Monday, July 20, 2020

Why Most Parents Struggle to Teach- Guest Blog




When you ask people who can ride bicycles to tell you how they do it, more often than not, they tell you that they 'just do it'. What is there to be said when all it takes is to get on the bike and pedal? Well, it takes a little more than that, because you have to balance, hold on to the handlebars, look at what is in front of you, while you are at it. If you miss any of these steps, you are most likely going to fall.

Where I come from, falling and getting a few bruises is all part of the process of learning how to ride a bike. No one teaches you how to achieve the right balance, because no one knows how to teach that. There are people who know how to teach you to center yourself, and most successful dance instructors fit the bill. So, when you ask someone to teach you how to ride a bicycle, they get you on top of one, push you off and wish you luck.

In essence, you teach yourself while they watch.

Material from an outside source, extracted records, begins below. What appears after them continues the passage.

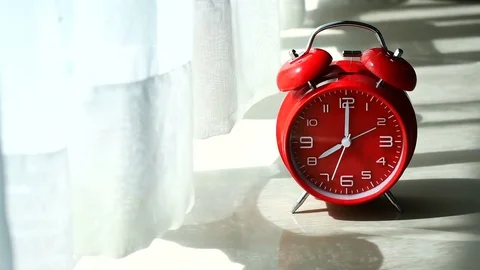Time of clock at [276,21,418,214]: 8:00
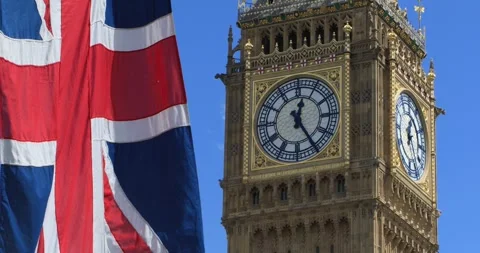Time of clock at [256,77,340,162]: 12:24
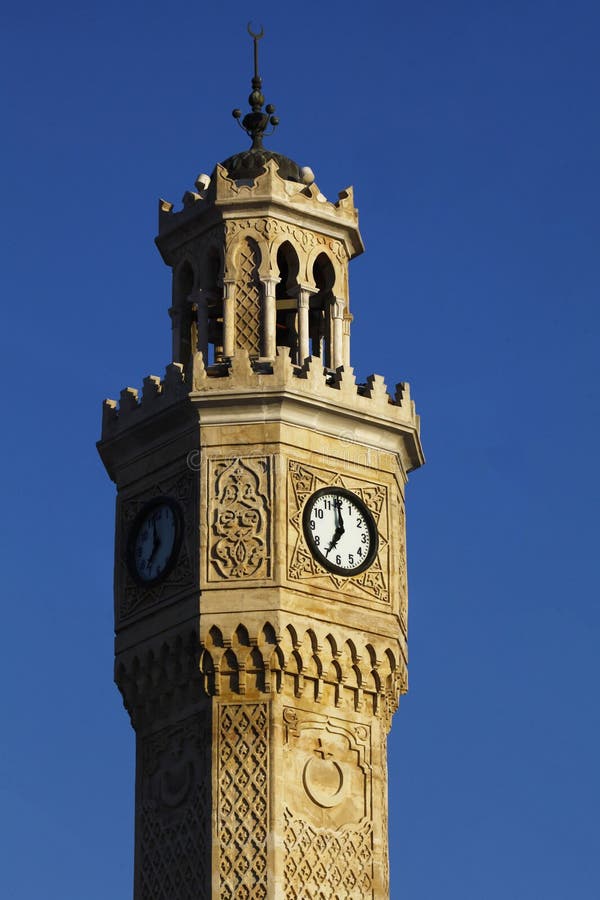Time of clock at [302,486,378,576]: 6:59
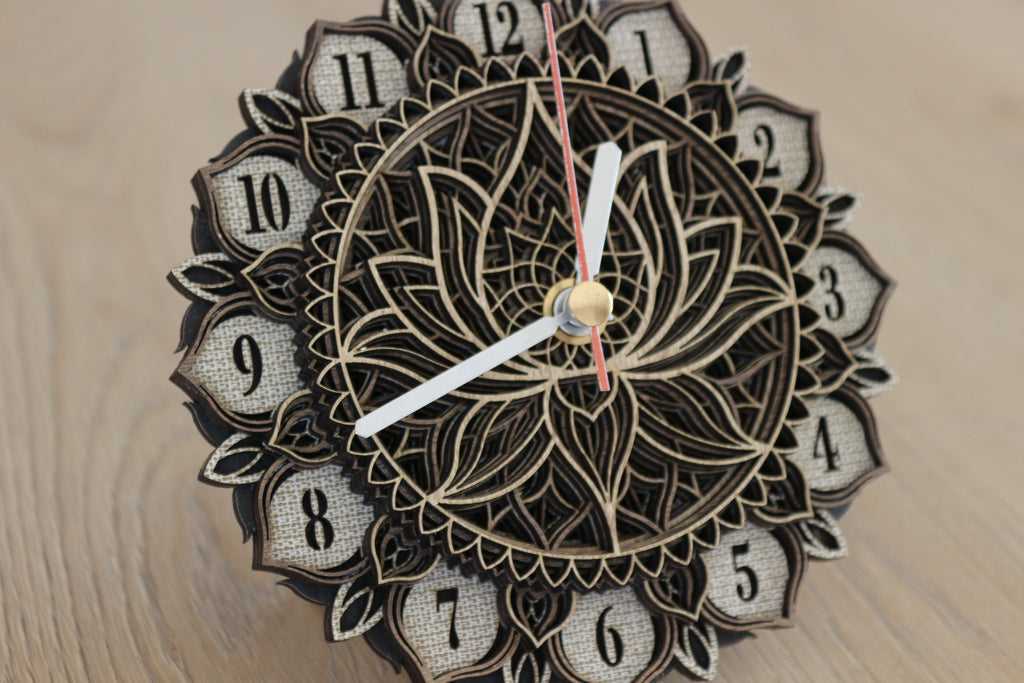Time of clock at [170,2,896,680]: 12:41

Another scenario, one which has become more common these days is that of smartphones and adults. Most adults of a certain age struggle with navigating new smart devices or any number of the many apps that they come with. While many of the younger generation whose help they enlist are quite fluent with the devices or the apps, they struggle with breaking down the information such that others understand. So in the end, they just grab the handsets and do for the adults what they wanted to do. It's easier that way.

The two scenarios I have painted above expose what is commonly known as 'the curse of expertise'. You know it, you understand it, you want to teach someone else, but you cannot.

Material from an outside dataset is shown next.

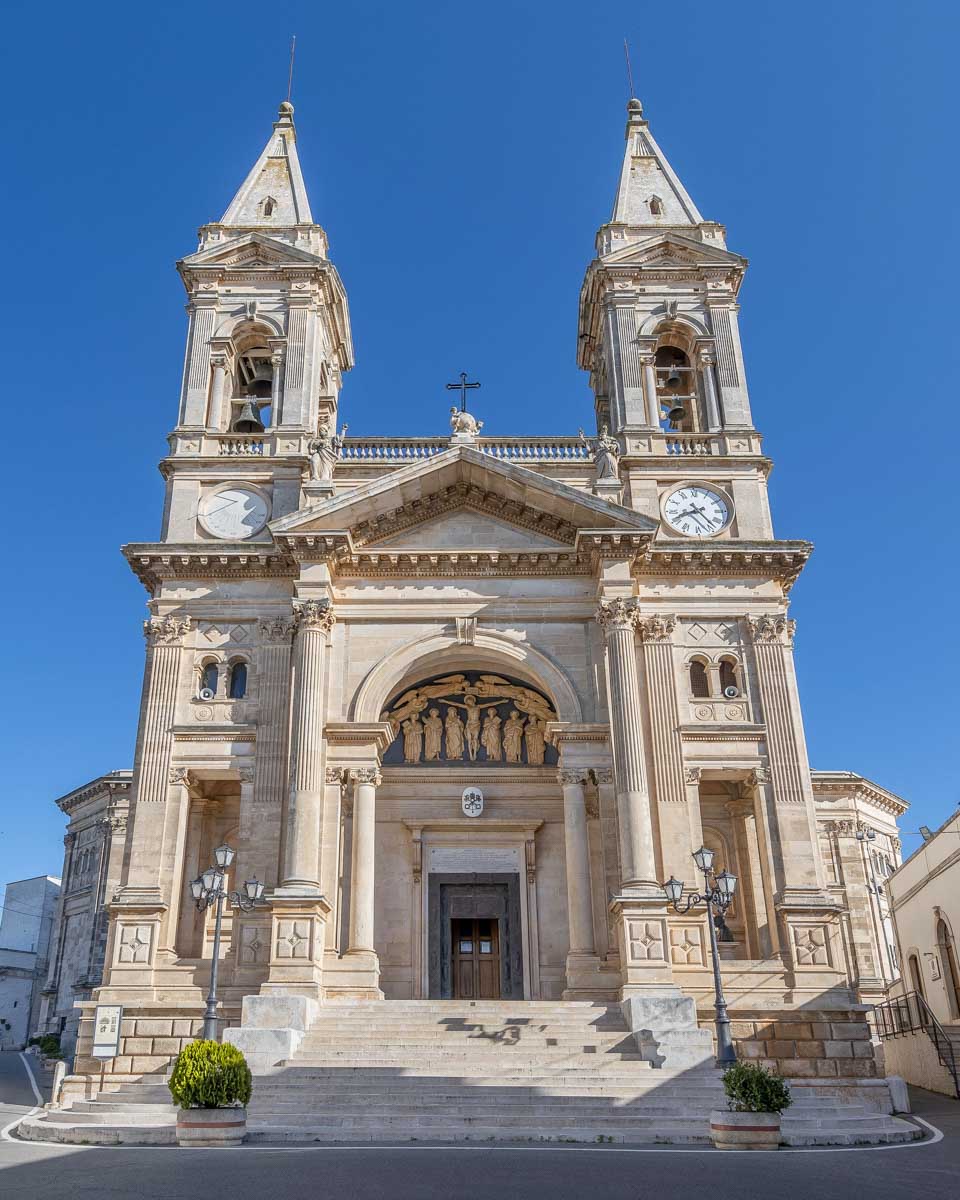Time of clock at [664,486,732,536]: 8:23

This curse of expertise, is the reason why most parents are unable to teach their children school work. They know these things, they learnt them and mastered them, and they know how easy it is to do it. But when it comes to teaching their children how to do it, how to breakdown mathematical problems in order to solve them, or how to construct sentences, among many other things, they gravitate between extreme leniency and impatience.

They either become so lenient that they take over the work and complete it for the child. Before the current crisis that has forced children out of school, this was only limited to homework. Parents would takeover their children's homework, complete the homework, while asking for affirmations of understanding from the minor, who will only nod. At this point, it is no longer limited to homework, because these parents now have to teach more than homework.

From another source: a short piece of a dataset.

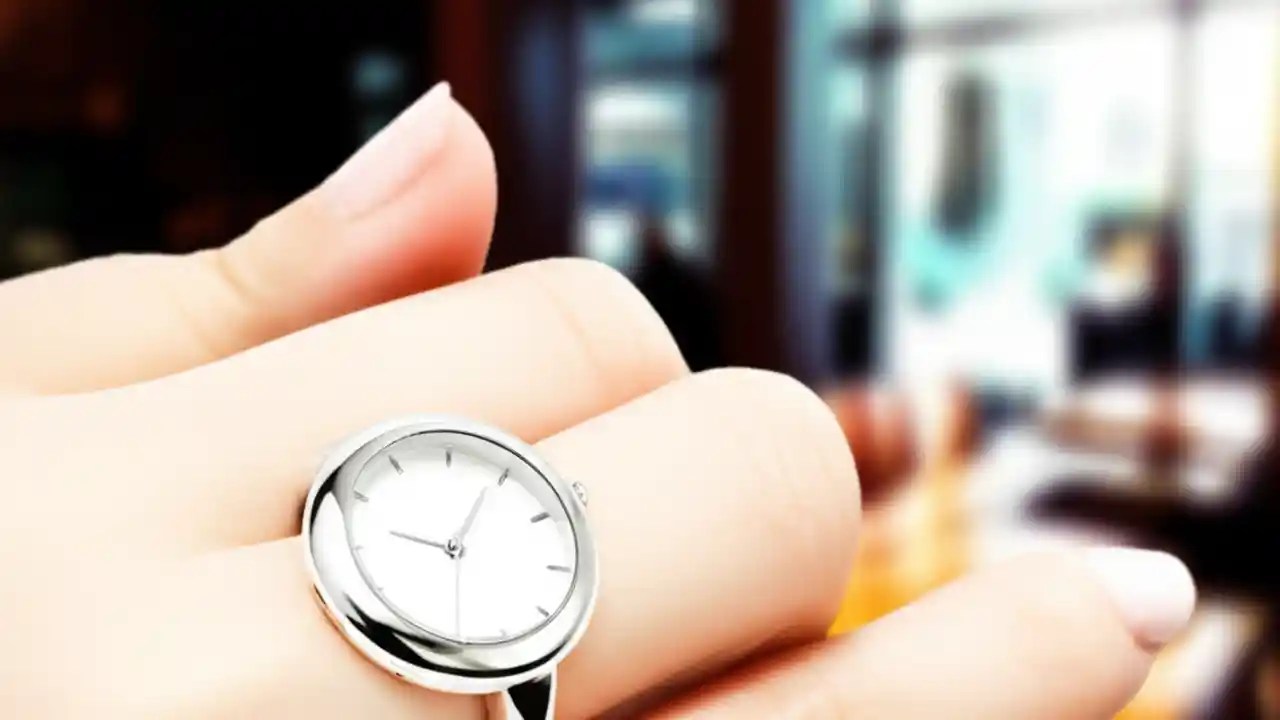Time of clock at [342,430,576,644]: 9:04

The other side is that of extreme impatience.  Parents failing to understand how a child can fail to comprehend such easy concepts. The result is parents shouting instructions at the child and increasingly getting frustrated at the child's inability to grasp the concepts.

Many parents, naturally, will feel bad when they realise that that's what they are doing. But, the truth is, they are trying to do a job they are equipped to do. Despite all their good intentions, they cannot teach because they are not teachers.